==== TASK MATERIAL

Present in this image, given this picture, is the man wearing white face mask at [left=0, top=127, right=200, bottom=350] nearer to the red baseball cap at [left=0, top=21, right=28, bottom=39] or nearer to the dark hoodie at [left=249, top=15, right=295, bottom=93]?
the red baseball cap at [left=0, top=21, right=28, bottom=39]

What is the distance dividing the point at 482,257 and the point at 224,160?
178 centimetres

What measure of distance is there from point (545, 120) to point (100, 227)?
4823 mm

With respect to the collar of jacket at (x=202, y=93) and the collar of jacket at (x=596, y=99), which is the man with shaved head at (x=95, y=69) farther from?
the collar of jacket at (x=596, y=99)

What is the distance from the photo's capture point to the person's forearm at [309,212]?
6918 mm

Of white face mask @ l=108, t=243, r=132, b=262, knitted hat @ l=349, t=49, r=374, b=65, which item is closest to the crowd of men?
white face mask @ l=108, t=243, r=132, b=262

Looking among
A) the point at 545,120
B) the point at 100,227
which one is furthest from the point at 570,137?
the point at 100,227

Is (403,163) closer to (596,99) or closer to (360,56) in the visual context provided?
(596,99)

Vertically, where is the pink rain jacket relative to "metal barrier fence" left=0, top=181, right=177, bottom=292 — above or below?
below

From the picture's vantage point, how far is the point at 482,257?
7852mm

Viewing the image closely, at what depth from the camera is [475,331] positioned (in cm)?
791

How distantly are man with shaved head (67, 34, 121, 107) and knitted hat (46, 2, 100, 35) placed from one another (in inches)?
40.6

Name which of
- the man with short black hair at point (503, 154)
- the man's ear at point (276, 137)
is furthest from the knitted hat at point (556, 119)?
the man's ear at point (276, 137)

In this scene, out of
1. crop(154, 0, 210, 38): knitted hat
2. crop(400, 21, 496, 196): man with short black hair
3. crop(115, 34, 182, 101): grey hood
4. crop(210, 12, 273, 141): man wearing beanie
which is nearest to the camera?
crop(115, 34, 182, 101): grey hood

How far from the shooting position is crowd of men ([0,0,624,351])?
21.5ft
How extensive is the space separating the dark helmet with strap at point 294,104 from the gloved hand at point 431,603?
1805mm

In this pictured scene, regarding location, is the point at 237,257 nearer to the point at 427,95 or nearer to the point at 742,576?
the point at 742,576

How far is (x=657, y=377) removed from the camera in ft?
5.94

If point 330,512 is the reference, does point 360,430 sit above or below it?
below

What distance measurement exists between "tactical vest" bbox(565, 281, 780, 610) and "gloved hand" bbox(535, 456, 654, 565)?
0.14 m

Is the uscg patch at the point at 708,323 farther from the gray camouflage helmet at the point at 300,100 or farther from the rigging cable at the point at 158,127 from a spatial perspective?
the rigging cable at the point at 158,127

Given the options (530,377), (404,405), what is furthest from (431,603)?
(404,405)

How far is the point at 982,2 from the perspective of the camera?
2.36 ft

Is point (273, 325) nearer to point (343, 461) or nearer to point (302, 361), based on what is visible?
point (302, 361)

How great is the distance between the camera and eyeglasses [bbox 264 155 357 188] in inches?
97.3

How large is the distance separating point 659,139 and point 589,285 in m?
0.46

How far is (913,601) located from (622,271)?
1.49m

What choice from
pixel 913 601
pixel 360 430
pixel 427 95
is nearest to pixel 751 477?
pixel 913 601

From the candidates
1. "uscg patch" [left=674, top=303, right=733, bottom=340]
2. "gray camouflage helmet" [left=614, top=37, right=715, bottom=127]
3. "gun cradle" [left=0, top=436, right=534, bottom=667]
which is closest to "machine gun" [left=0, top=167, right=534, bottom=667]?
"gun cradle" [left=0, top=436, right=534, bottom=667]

========

* _PROBLEM DESCRIPTION_
Reproduce every line of the data above without a single change.

* _EXERCISE ANSWER_
Present in this image, given this picture, is the man wearing white face mask at [left=0, top=127, right=200, bottom=350] nearer to the red baseball cap at [left=0, top=21, right=28, bottom=39] or nearer to the dark hoodie at [left=249, top=15, right=295, bottom=93]?
the red baseball cap at [left=0, top=21, right=28, bottom=39]

What is the distance dividing the point at 482,257 and the point at 224,160?
178 centimetres

What measure of distance is there from point (545, 120) to point (100, 227)?
4823 mm

With respect to the collar of jacket at (x=202, y=93) and the collar of jacket at (x=596, y=99), which is the man with shaved head at (x=95, y=69) farther from?
the collar of jacket at (x=596, y=99)

What is the distance from the photo's capture point to the person's forearm at [309,212]?
6918 mm

Of white face mask @ l=108, t=243, r=132, b=262, knitted hat @ l=349, t=49, r=374, b=65, which item is closest to the crowd of men?
white face mask @ l=108, t=243, r=132, b=262

Looking among
A) the point at 545,120
B) the point at 100,227
which one is furthest from the point at 570,137?
the point at 100,227

Is (403,163) closer to (596,99) or closer to (360,56) in the visual context provided?
(596,99)

Vertically, where is the pink rain jacket relative to "metal barrier fence" left=0, top=181, right=177, bottom=292 — above or below?
below

From the picture's vantage point, how far is the point at 482,257?
7852mm

Viewing the image closely, at what depth from the camera is [475,331] positioned (in cm)?
791

How distantly are man with shaved head (67, 34, 121, 107) and knitted hat (46, 2, 100, 35) placed from one another (in inches)?
40.6

Name which of
- the man with short black hair at point (503, 154)
- the man's ear at point (276, 137)
is furthest from the knitted hat at point (556, 119)?
the man's ear at point (276, 137)

In this scene, out of
1. crop(154, 0, 210, 38): knitted hat
2. crop(400, 21, 496, 196): man with short black hair
3. crop(115, 34, 182, 101): grey hood
4. crop(210, 12, 273, 141): man wearing beanie
which is nearest to the camera?
crop(115, 34, 182, 101): grey hood

How far from the shooting position is crowd of men ([0,0,624,351])?
21.5ft
How extensive is the space separating the dark helmet with strap at point 294,104 from the gloved hand at point 431,603?
1805mm

In this pictured scene, regarding location, is the point at 237,257 nearer to the point at 427,95 or nearer to the point at 742,576?
the point at 742,576

How far is (x=657, y=377) removed from the camera in ft?
5.94

If point 330,512 is the reference, does point 360,430 sit above or below it?
below

What distance measurement exists between "tactical vest" bbox(565, 281, 780, 610) and "gloved hand" bbox(535, 456, 654, 565)?
0.14 m

Is the uscg patch at the point at 708,323 farther from the gray camouflage helmet at the point at 300,100 or farther from the rigging cable at the point at 158,127 from a spatial perspective?
the rigging cable at the point at 158,127

Given the options (530,377), (404,405), what is furthest from (431,603)?
(404,405)

How far is the point at 982,2 from the perspective of the camera?
2.36 ft

Is point (273, 325) nearer to point (343, 461) or nearer to point (302, 361), based on what is visible?
point (302, 361)

How great is the distance between the camera and eyeglasses [bbox 264 155 357 188] in inches?
97.3

How large is the distance separating point 659,139 and point 589,285 in m?
0.46

How far is (913,601) located from (622,271)?
1.49m

What choice from
pixel 913 601
pixel 360 430
pixel 427 95
is nearest to pixel 751 477?
pixel 913 601

From the candidates
1. "uscg patch" [left=674, top=303, right=733, bottom=340]
2. "gray camouflage helmet" [left=614, top=37, right=715, bottom=127]
3. "gun cradle" [left=0, top=436, right=534, bottom=667]
which is closest to "machine gun" [left=0, top=167, right=534, bottom=667]?
"gun cradle" [left=0, top=436, right=534, bottom=667]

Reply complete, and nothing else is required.